Haley named her doll Sonia and wrote a short letter of introduction on the back of her.
“This is Sonia. She’s your best friend, she’s here for you to hold or to laugh or to cry with. Remember, you can’t have a rainbow without a little rain,” she wrote.
Haley’s sister Karissa, 19, has been with the camp for all of its 13 years. A camper in the past, on Monday she was there as a counselor.
“My mother was working with another girl who has diabetes and heard about the camp and the support group through her family,” Karissa said. “For parents, it’s a way for them to learn information about diabetes. The kids can learn about diabetes in fun ways, through games and sharing. It brings everybody closer together, makes you feel like you can connect with other people.”
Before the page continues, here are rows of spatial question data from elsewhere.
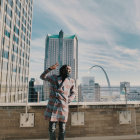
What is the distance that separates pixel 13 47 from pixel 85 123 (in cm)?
4611

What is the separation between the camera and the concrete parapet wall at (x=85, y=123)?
3.87 m

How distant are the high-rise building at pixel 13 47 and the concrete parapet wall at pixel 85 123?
2811cm

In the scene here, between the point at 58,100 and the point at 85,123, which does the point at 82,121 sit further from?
the point at 58,100

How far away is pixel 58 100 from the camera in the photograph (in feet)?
7.25

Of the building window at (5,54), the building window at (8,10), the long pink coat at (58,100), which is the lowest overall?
the long pink coat at (58,100)

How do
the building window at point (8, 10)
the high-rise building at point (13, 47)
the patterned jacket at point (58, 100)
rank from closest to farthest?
the patterned jacket at point (58, 100) < the high-rise building at point (13, 47) < the building window at point (8, 10)

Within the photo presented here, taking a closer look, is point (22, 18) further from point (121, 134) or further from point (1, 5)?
point (121, 134)

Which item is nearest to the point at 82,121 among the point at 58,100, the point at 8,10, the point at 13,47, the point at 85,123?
the point at 85,123

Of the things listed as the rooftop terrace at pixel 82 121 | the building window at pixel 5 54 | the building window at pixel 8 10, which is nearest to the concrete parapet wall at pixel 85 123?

Karissa said she met her fi rst best friend, the girl who her mother had been working with originally, through the camp and the support group. She said people who go through the program often keep in touch.
DeNovio said Karissa Shelton isn’t an unusual case for the camp — many participants return once they are old enough to be counselors and to serve as role models for campers.
On Monday there were 20 returning counselors who had once been campers.
Monday through Wednesday, the camp is reserved for children in grades two through eight. Thursday and Friday, though, is for teenagers in grades nine and above. DeNovio said the teens don’t need to be kept occupied as much as the younger campers. They get right down to discussions about going through college, or dating, with diabetes. College graduates return to share their experiences as well, she said.
“They call it a reunion. The social networking and the emotional support that they get from being here, together, is priceless.”
The social networking for the parents is important, too, she said.
“A lot of parents have questions when their child is fi rst diagnosed with diabetes that can’t be answered easily. Like, ‘What do I do for Halloween?’ You can’t look up ‘Halloween’ in a medical textbook. But at one of the monthly support sessions a woman shared with the group that she took her children trick-or-treating and then paid them a quarter for each piece of candy they brought back home. Who would have thought of that?”